··· SOURCE MATERIAL

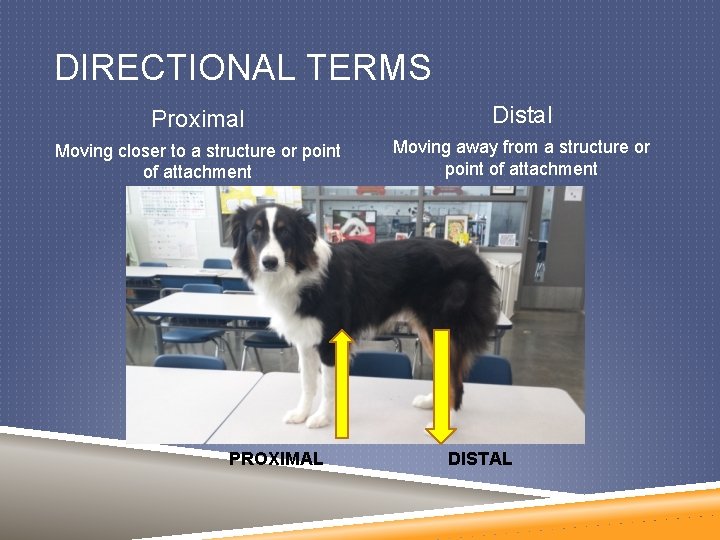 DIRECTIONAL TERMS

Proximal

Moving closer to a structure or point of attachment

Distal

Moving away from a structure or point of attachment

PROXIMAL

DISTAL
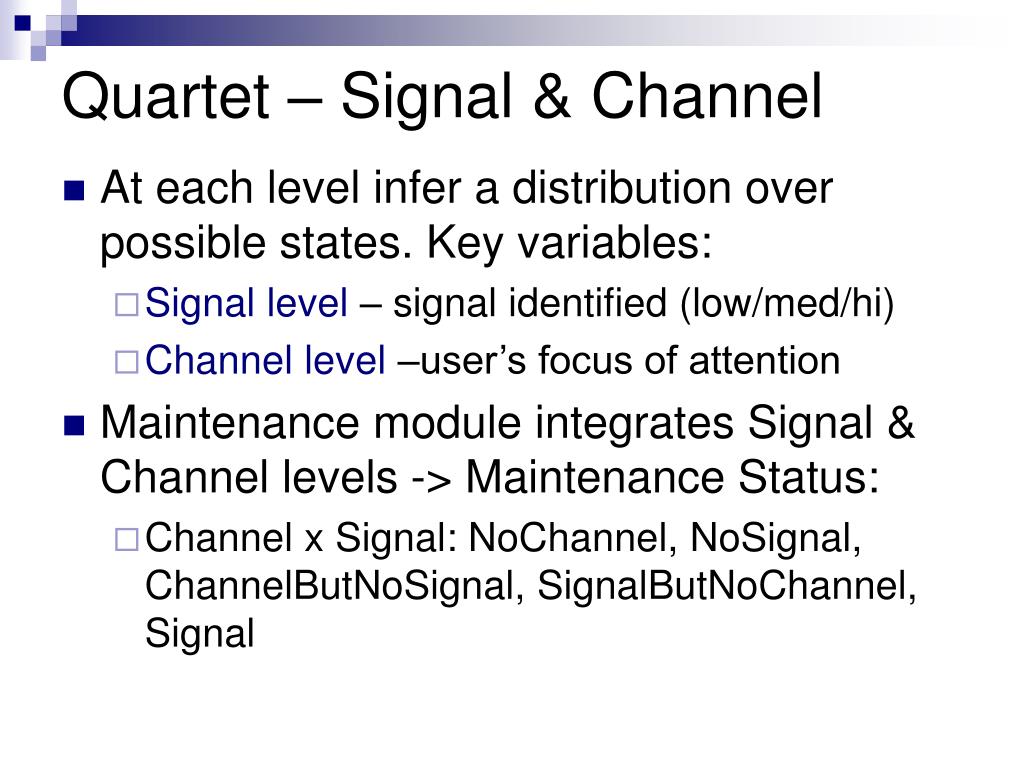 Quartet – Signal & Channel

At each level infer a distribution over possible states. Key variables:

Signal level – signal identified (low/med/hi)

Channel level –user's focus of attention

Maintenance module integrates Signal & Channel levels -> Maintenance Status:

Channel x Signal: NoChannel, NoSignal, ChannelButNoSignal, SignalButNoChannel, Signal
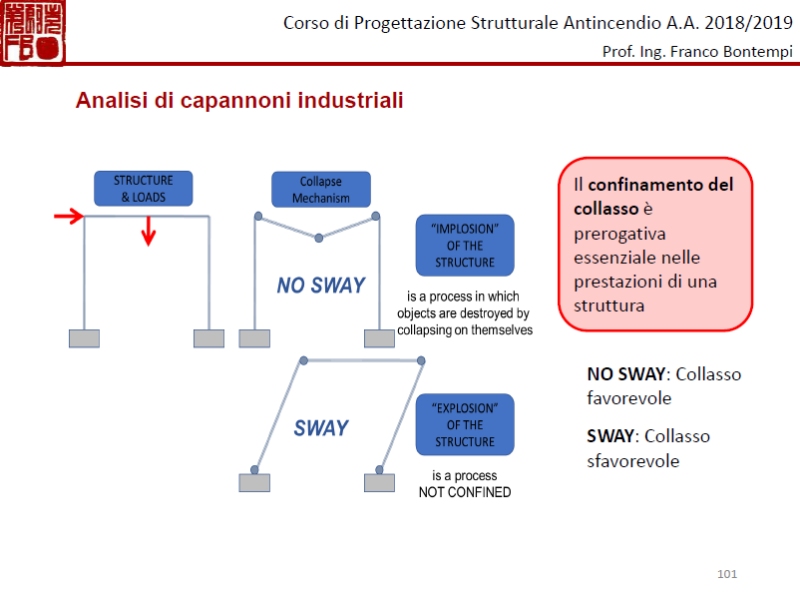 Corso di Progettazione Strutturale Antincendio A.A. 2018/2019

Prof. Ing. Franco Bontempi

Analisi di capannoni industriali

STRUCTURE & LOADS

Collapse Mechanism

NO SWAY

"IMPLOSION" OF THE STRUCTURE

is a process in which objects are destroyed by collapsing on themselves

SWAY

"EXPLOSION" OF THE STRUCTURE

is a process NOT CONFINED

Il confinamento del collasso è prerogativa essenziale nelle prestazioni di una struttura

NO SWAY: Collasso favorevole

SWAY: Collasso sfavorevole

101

······

» **EXERCISE REQUIREMENTS**:
Starting with the line that holds "At each level", print each line through the last one of the data exactly as written, but do not include the pictures.

» **SOLUTION FOR THIS EXERCISE**:
At each level infer a distribution over possible states. Key variables:

Signal level – signal identified (low/med/hi)

Channel level –user's focus of attention

Maintenance module integrates Signal & Channel levels -> Maintenance Status:

Channel x Signal: NoChannel, NoSignal, ChannelButNoSignal, SignalButNoChannel, Signal
 Corso di Progettazione Strutturale Antincendio A.A. 2018/2019

Prof. Ing. Franco Bontempi

Analisi di capannoni industriali

STRUCTURE & LOADS

Collapse Mechanism

NO SWAY

"IMPLOSION" OF THE STRUCTURE

is a process in which objects are destroyed by collapsing on themselves

SWAY

"EXPLOSION" OF THE STRUCTURE

is a process NOT CONFINED

Il confinamento del collasso è prerogativa essenziale nelle prestazioni di una struttura

NO SWAY: Collasso favorevole

SWAY: Collasso sfavorevole

101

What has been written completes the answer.